And so Juve are left to lick
their wounds – falling nine games short of the Serie A record of 58
consecutive games unbeaten achieved by Milan under Fabio Capello between
1991 and 1993. But with Conte's suspension nearing its end, they remain
a point clear at the top of the table. Only time will tell if this was
the weekend when everything really did change – or in fact nothing at
all.
Talking points
• Catania took out the residual
frustration from their own contentious defeat to Juventus last week with
a stunning 4-0 rout of Lazio. "It's not the Camp Nou, but the
Massimino," read the match report in Il Messaggero. "A stadium where
life is difficult for every visitor." Catania's home form is indeed
impressive –Juve are the only away team to have won there. But Lazio's
slipping performances are also a worth noting. In the three-and-a-half
games since Miroslav Klose put the team 3-0 up against Milan on 28
October, Lazio have conceded nine goals and scored just one.
•
Catania were not the only ones to win by four goals this weekend, Milan
putting their recent struggles behind them in a 5-1 demolition of
Chievo. A more positive afternoon for the Rossoneri is hard to imagine.
Bojan Krkic got his first goal for the club and Giampaolo Pazzini his
first since 1 September. Stephan El Shaarawy – presently Serie A's
leading goalscorer – got his eighth in as many league games. Even Kevin
Constant put in a respectable shift as a makeshift full-back. "I don't
believe that another club in the same situation as us would have
defended their manager like we have," said the team's vice-president,
Adriano Galliani, afterwards. It will take a few more results like this
yet before all fans are convinced that his faith in Massimiliano Allegri
is a good thing.
····················
=== Goal ===
Edit the stretch of the Serie A report from "Talking points" through "hard to imagine.", writing it out again with "Sampdoria" in place of "Lazio".

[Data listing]
····················
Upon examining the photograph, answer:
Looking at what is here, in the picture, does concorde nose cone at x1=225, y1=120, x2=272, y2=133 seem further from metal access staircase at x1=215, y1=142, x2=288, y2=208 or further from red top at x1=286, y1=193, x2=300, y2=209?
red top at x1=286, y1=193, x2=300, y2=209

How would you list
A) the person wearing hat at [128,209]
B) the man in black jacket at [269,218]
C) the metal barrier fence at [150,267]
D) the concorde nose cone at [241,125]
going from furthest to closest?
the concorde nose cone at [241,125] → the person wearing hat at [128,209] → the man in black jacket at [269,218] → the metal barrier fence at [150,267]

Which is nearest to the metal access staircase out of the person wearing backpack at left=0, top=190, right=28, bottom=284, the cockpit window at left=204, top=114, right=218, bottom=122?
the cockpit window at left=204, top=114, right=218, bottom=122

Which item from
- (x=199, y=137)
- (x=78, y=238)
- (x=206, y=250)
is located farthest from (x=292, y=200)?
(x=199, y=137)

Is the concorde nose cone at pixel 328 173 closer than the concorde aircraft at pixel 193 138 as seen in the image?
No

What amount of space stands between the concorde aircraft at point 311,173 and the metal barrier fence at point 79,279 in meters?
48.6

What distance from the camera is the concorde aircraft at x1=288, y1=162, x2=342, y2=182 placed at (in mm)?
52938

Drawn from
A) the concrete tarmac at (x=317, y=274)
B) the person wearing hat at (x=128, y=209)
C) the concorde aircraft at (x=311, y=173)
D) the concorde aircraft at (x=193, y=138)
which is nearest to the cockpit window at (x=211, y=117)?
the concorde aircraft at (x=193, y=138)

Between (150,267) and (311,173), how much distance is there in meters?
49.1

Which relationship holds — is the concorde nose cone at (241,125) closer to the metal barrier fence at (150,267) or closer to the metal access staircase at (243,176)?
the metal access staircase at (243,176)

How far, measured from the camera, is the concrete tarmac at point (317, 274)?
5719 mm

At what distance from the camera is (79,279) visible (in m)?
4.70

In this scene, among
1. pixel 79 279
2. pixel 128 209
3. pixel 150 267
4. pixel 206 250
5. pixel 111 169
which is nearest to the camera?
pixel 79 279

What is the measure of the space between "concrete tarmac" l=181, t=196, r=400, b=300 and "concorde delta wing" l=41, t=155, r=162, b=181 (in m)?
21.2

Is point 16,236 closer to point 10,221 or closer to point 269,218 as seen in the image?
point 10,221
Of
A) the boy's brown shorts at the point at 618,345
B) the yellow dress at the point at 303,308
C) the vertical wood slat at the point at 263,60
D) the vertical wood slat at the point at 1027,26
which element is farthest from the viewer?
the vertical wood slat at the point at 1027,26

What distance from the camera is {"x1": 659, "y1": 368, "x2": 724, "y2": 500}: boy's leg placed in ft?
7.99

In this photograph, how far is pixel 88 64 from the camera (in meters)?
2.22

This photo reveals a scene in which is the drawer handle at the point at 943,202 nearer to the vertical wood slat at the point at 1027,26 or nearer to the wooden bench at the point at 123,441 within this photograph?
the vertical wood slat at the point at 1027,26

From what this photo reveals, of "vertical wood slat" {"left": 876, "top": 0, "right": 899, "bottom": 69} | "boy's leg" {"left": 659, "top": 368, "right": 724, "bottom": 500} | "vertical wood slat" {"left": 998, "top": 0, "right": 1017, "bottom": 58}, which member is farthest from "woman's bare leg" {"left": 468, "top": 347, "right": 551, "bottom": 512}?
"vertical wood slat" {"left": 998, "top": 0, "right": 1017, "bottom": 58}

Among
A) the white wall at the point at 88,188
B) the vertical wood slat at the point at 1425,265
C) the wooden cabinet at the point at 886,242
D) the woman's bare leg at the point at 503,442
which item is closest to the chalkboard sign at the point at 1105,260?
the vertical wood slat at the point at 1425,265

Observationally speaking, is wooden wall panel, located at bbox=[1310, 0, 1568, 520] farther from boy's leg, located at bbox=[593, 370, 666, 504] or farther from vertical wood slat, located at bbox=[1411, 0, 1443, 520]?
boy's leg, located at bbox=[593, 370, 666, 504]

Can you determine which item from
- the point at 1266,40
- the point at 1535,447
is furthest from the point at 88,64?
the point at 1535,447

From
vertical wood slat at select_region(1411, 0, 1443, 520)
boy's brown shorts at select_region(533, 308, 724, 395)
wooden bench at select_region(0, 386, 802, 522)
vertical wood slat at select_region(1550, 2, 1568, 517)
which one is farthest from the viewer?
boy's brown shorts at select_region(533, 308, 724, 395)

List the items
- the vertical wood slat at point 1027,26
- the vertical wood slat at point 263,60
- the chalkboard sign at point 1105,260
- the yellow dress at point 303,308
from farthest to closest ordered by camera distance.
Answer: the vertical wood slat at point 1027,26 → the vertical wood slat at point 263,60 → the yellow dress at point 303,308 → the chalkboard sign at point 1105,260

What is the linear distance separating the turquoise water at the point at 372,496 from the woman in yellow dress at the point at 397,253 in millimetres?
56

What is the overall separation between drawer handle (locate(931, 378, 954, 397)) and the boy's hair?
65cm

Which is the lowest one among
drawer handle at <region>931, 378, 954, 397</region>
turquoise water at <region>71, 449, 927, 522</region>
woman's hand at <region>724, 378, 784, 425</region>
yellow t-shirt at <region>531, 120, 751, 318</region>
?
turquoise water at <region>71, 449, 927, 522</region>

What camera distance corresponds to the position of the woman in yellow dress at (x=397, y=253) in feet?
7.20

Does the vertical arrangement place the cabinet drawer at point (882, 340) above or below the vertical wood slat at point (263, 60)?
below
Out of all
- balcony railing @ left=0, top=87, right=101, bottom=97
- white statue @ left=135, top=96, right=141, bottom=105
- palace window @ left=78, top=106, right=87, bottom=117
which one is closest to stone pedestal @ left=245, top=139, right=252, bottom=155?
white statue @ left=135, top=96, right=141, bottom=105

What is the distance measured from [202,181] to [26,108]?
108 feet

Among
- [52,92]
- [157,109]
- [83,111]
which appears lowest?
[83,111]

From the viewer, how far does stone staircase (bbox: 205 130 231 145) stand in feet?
····················
=== Solution for this problem ===
Talking points
• Catania took out the residual
frustration from their own contentious defeat to Juventus last week with
a stunning 4-0 rout of Sampdoria. "It's not the Camp Nou, but the
Massimino," read the match report in Il Messaggero. "A stadium where
life is difficult for every visitor." Catania's home form is indeed
impressive –Juve are the only away team to have won there. But Sampdoria's
slipping performances are also a worth noting. In the three-and-a-half
games since Miroslav Klose put the team 3-0 up against Milan on 28
October, Sampdoria have conceded nine goals and scored just one.
•
Catania were not the only ones to win by four goals this weekend, Milan
putting their recent struggles behind them in a 5-1 demolition of
Chievo. A more positive afternoon for the Rossoneri is hard to imagine.